Directive 1 –
List every IP address mentioned in the forum thread about the Verizon UM175 modem below.

*** Text provided Section Begins ***

# verizon um175 modem



## bmv1725 (Mar 2, 2009)

I have a verizon um175 air modem installed on my desk top computer. How can I hook up a wireless router to that computer so I can have internet access on my lap top using the um175 connection?


----------



## johnwill (Sep 26, 2002)

Take a look at this Microsoft ICS (Internet Connection Sharing tutorial.

Then, if you want to use the router behind this instead of a direct wire, try this configuration for the router.


Connecting two (or more) SOHO broadband routers together.

*Note:* _The "primary" router can be an actual router, a software gateway like Microsoft Internet Connection Sharing, or a server connection that has the capability to supply more than one IP address using DHCP server capability. No changes are made to the primary "router" configuration._

Configure the IP address of the secondary router(s) to be in the same subnet as the primary router, but out of the range of the DHCP server in the primary router. For instance DHCP server addresses 192.168.0.2 through 192.168.0.100, I'd assign the secondary router 192.168.0.254 as it's IP address, 192.168.0.253 for another router, etc.

_*Note: Do this first, as you will have to reboot the computer to connect to the router again for the remaining changes.*_

Disable the DHCP server in the secondary router.

Setup the wireless section just the way you would if it was the primary router, channels, encryption, etc.

Connect from the primary router's LAN port to one of the LAN ports on the secondary router. If there is no uplink port and neither of the routers have auto-sensing ports, use a cross-over cable. Leave the WAN port unconnected!

This procedure bypasses the routing function (NAT layer) and configures the router as a switch (or wireless access point for wireless routers).

For reference, here's a link to a Typical example config using a Netgear router


----------



## Bobbyesox (Sep 22, 2009)

I was having the same problem, trying to connect two desktops or one desktop and my laptop, via network, using the UM175. Wrote to Verizon asking what they would suggest and got a somewhat terse letter explaining that in my contract it stated that this modem was not to be used on multiple devices (I checked my contract, it was NOT). In another email from support, I was told that warranty would be voided if I attempted to network or use two machines from one modem. 

Today, I went to a different Verizon store from the one where I bought the UM175 and *they* ordered me a router with a USB port that I can plug the UM175 into, and then connect both desktops to the router. Simple, nothing to configure, sounds like even *I* can do it!  

I have been SO frustrated, and frankly, I'm quite upset with Verizon support that they couldn't come up with the simple answer to my problem, instead trying to talk me into buying yet another modem/contract. I had gone to two Verizon stores who told me that I would have to get the new MiFi if I wanted to connect to multiple computers, but the guy at the last one told me it was no big deal. In fact, they had the router on sale for $29.99 (reg. $69). It is supposedly (I've learned not to shout hurrah too soon when it comes to Verizon!) coming via Fed Ex on Friday with free shipping. (I understand I could have also gotten a "Cradlepoint" router, which would do the same thing, but it was quite a bit more expensive). 

Let me know if you want to know how things turn out after Friday.  

Bobbye


----------



## jury112 (Oct 13, 2009)

*** Text provided Section Ends ***

Directive 2 –
Extract the text of each of the data records below without any changes, leaving out the picture markers.

*** Listed entries Section Begins ***

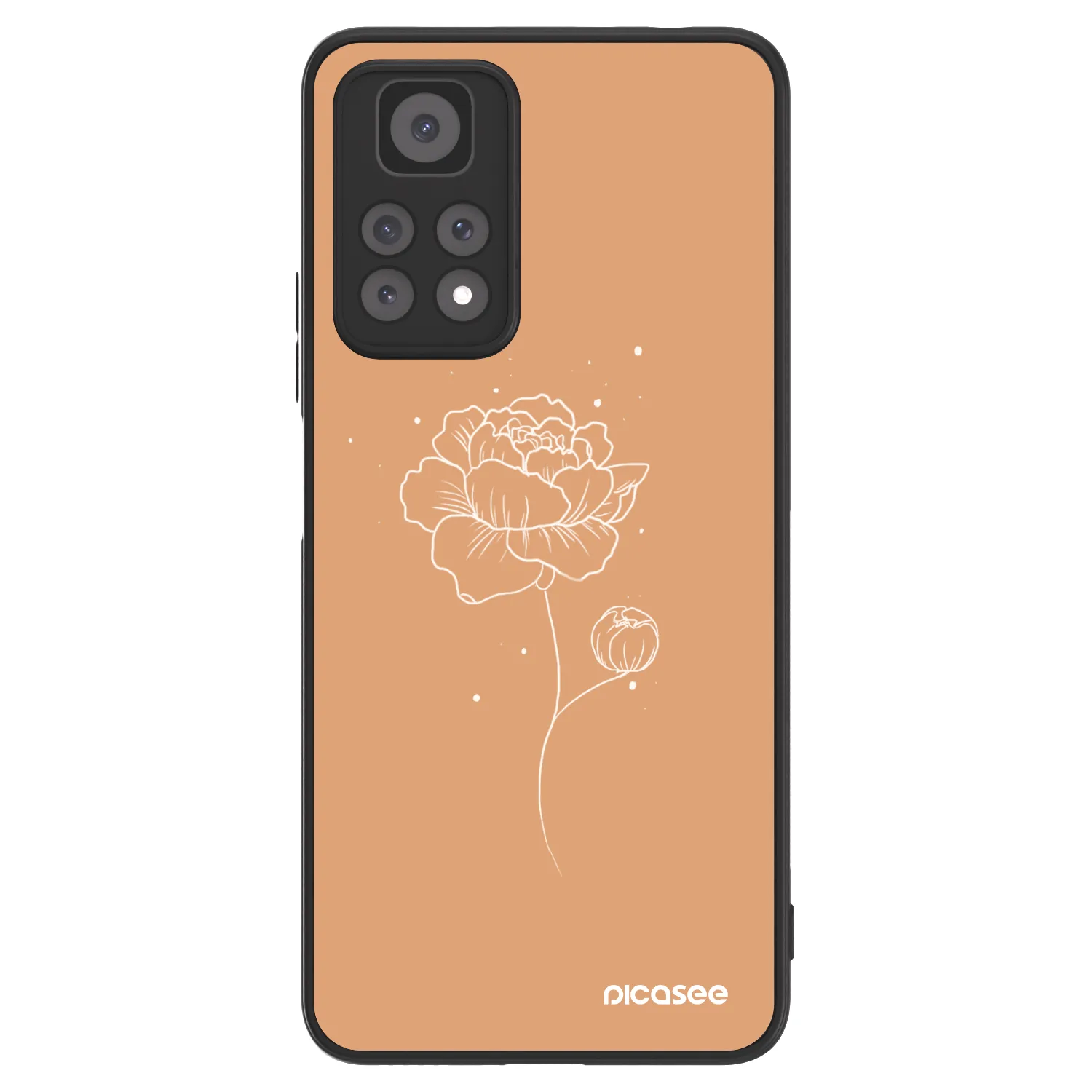 Picasee ULTIMATE CASE na Xiaomi Redmi Note 11 Pro - Peonies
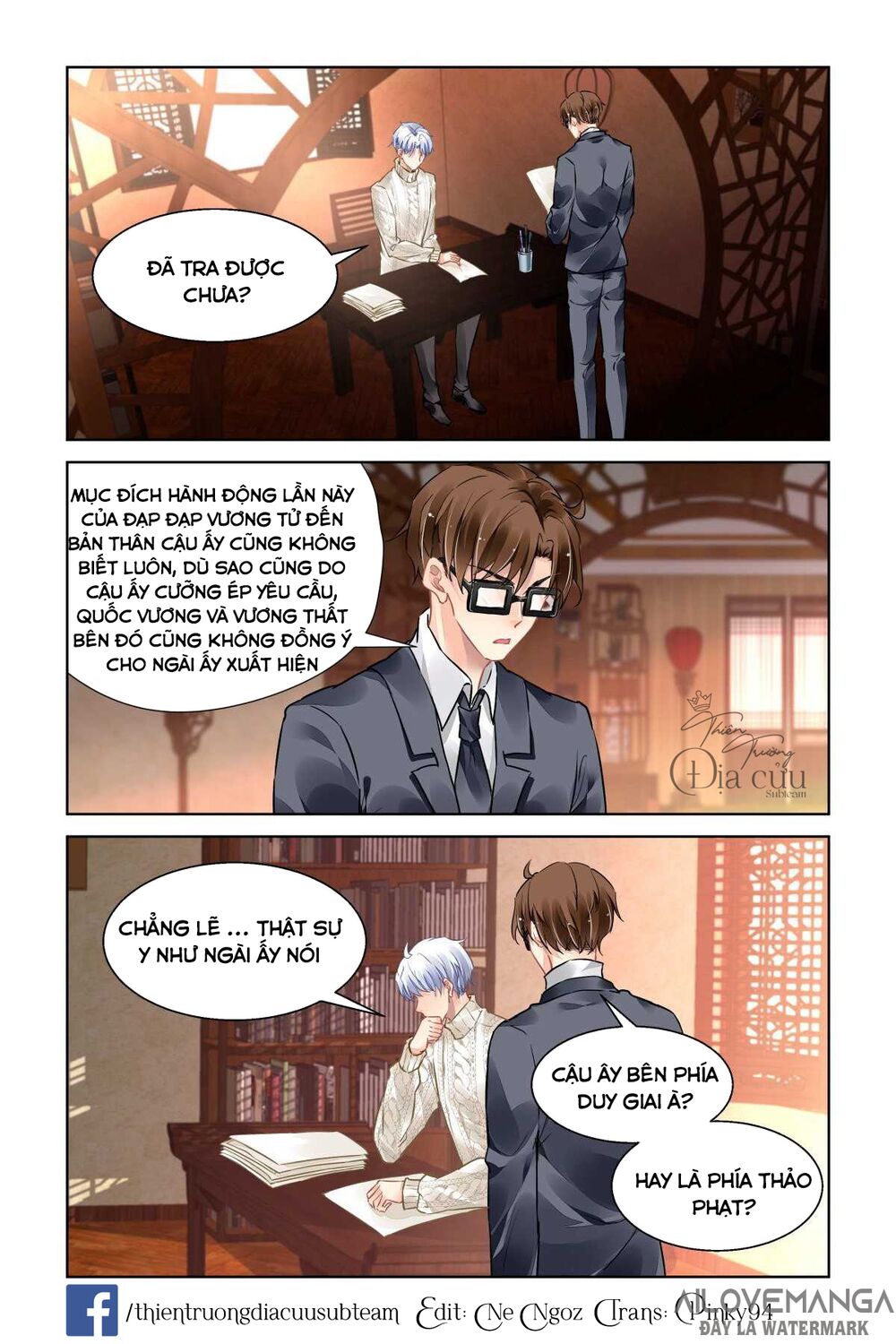 Linh Khiết chapter 500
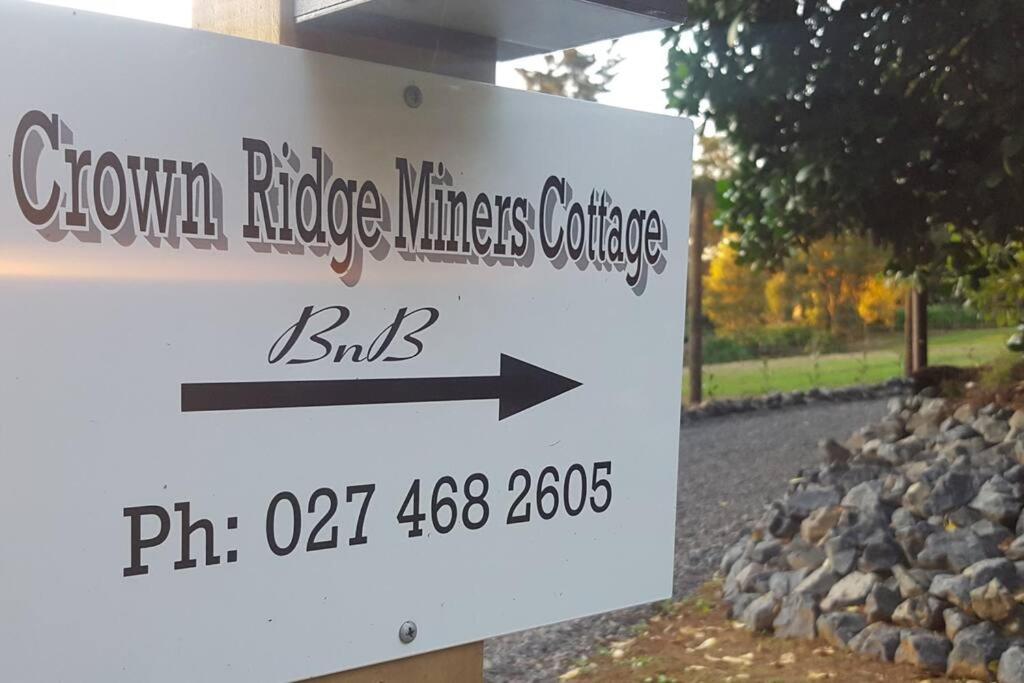 Crown Ridge Miners Cottage Karangahake Ngoại thất bức ảnh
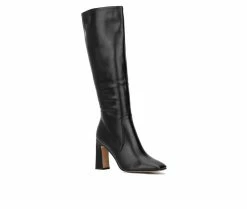 Women's Gabrielle Union Ora Knee High Heeled Boots -Ankle Boots Shoe 2 523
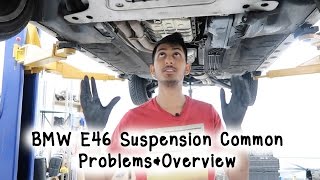 BMW E46 Suspension Common Problems amp Overview [upl. by Eileen]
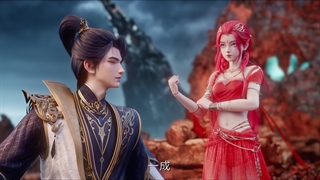 انیمه در برابر خدایان Against the Gods Nitian Xie Shen فصل 2 قسمت 12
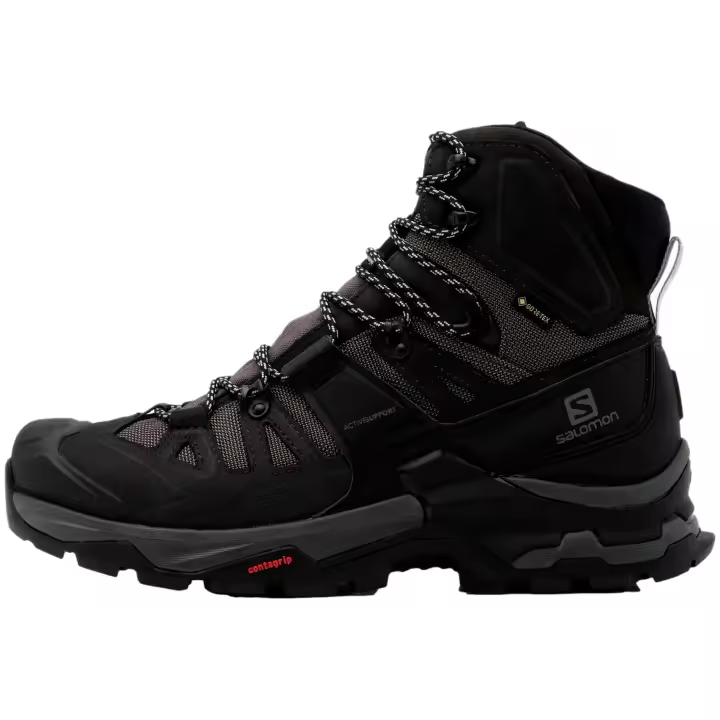 Calzado Outdoor marca Salomon modelo L41292600 para hombre en color verde - 1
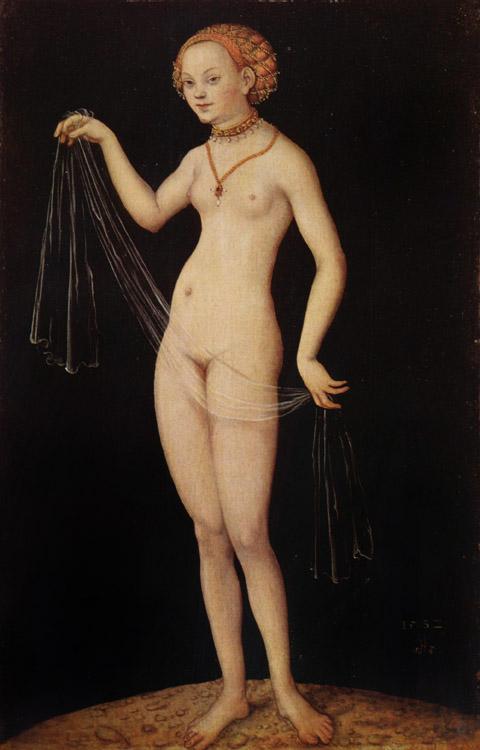 CRANACH, Lucas the Elder Venus (nn03) France oil painting art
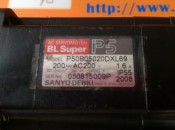 SANYO P50B05020DXL69 AC SERVOMOTOR (3)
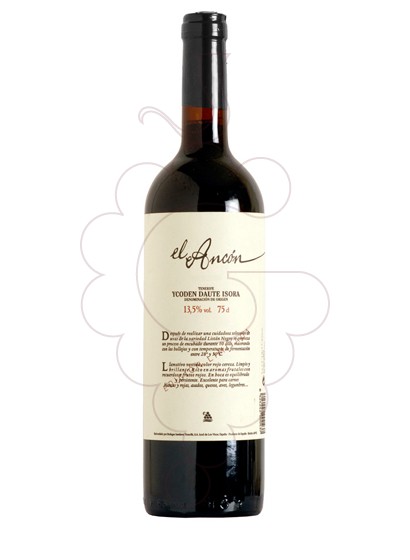 Foto El Ancón 4 meses Barrica vino tinto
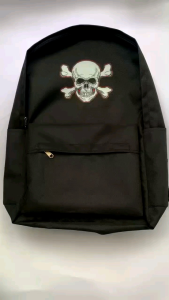 Tas Rangsel sekolah slipknot skull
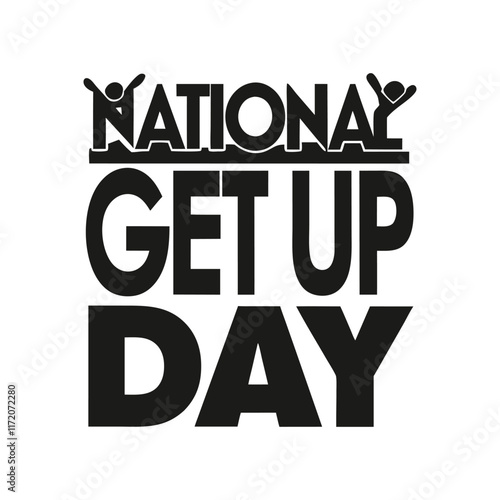 National get up Day Background Template design for Poster or Banner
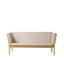 J149 - 3 pers. sofa FDB Møbler Sofa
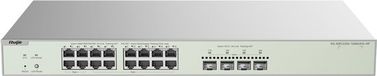 Reyee RG-NBS3300-16MG4XS-HP – 16-poorts Gigabit Managed Switch met 4 SFP+ Uplinks en PoE+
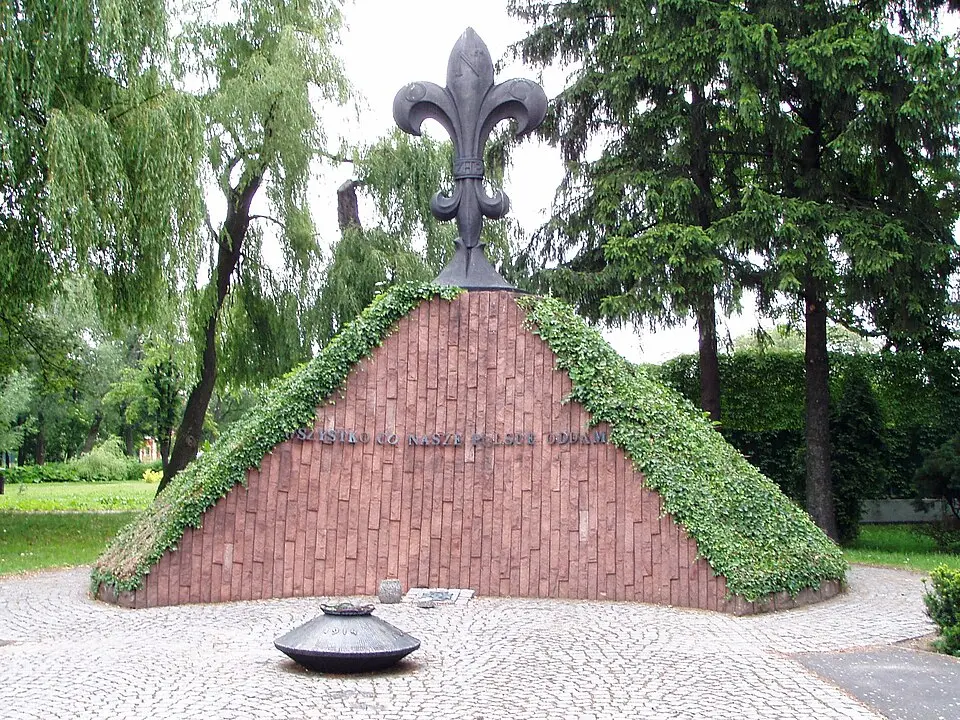 Pomnik Harcerski w Ostrzeszowie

*** Listed entries Section Ends ***

Task response 1 –
192.168.0.2, 192.168.0.100, 192.168.0.254, 192.168.0.253

Task response 2 –
 Picasee ULTIMATE CASE na Xiaomi Redmi Note 11 Pro - Peonies
 Linh Khiết chapter 500
 Crown Ridge Miners Cottage Karangahake Ngoại thất bức ảnh
 Women's Gabrielle Union Ora Knee High Heeled Boots -Ankle Boots Shoe 2 523
 BMW E46 Suspension Common Problems amp Overview [upl. by Eileen]
 انیمه در برابر خدایان Against the Gods Nitian Xie Shen فصل 2 قسمت 12
 Calzado Outdoor marca Salomon modelo L41292600 para hombre en color verde - 1
 CRANACH, Lucas the Elder Venus (nn03) France oil painting art
 SANYO P50B05020DXL69 AC SERVOMOTOR (3)
 Foto El Ancón 4 meses Barrica vino tinto
 Tas Rangsel sekolah slipknot skull
 National get up Day Background Template design for Poster or Banner
 J149 - 3 pers. sofa FDB Møbler Sofa
 Reyee RG-NBS3300-16MG4XS-HP – 16-poorts Gigabit Managed Switch met 4 SFP+ Uplinks en PoE+
 Pomnik Harcerski w Ostrzeszowie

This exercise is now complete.